Pick up the review of the book Bucket of Face after its last sentence and keep writing it.

• [EXTRACTED TEXT]:
━━━━━━━━━━

Charles is a doughnut shop worker with a kiwi fruit girlfriend. Huh? Well, many years back, a mysterious silver pollen appeared and began spreading, which turned fruit sentient. Since then, society has generally integrated these fruit. But when the fruit mafia has a shootout in the doughnut shop. Charles covers it up, making the dead fruits into pastries and taking a briefcase full of Zimbabwe dollars and a specimen bucket full of human faces, hence the title. A hit-tomato who is searching for respect because many don't consider him a real fruit, sets out to recover the stolen goods. Think of it as No Country for Old Men, just with talking fruit. That gives you Bucket of Face in a nutshell.

This is one of those books that's genuinely difficult to talk about, even in generalities, for fear of giving too much away, because there is a surprising amount to discover. This book obviously has a bizarre humor which is sometimes dark and...well, I don't know if fruit murder is considered dark or not. A common complaint that I have with a lot of bizarro books is that they are too short and I want more. But with Bucket of Face, the length is actually quite perfect. And, interestingly, Hendrixson seems to have put in a lot of thought into the nature and biology of sentient fruit. An almost creepy amount of thought. Anyone check his greenhouse lately?

━━━━━━━━━━

• [EXERCISE DATA]:
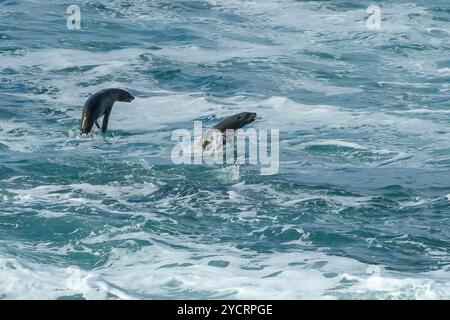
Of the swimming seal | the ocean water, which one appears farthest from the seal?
the swimming seal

━━━━━━━━━━

• [ANSWER TO THIS TASK]:
One breakout bit for me that is not mentioned in any of the promotions or on the cover are the two cops, Mortimer and Mayflower. These cops are actually quite aristocratic, but they put on the face of the low-brow sarcastic beat cop because, simply, that's what people expected. Those two had me laughing out loud. I would really love to see more of those two show up later.

A complaint that I do have is that there are some editing problems. I know this seems like it shouldn't be a significant issue, but for me it is and it breaks the flow of some otherwise sublime prose. It may be the teacher in me talking.

I'm looking forward to more of Hendrixson's work, especially if it involves Mortimer and Mayflower in some way. I'd really like to see where this author goes and what else he's got up his sleeve, since Bucket of Face, while having a relatively typical crime story, has such an interesting motif that it gives this typical story a fresh twist.

Bucket of Face by Eric Hendrixson earns 4 apple fritters out of 5.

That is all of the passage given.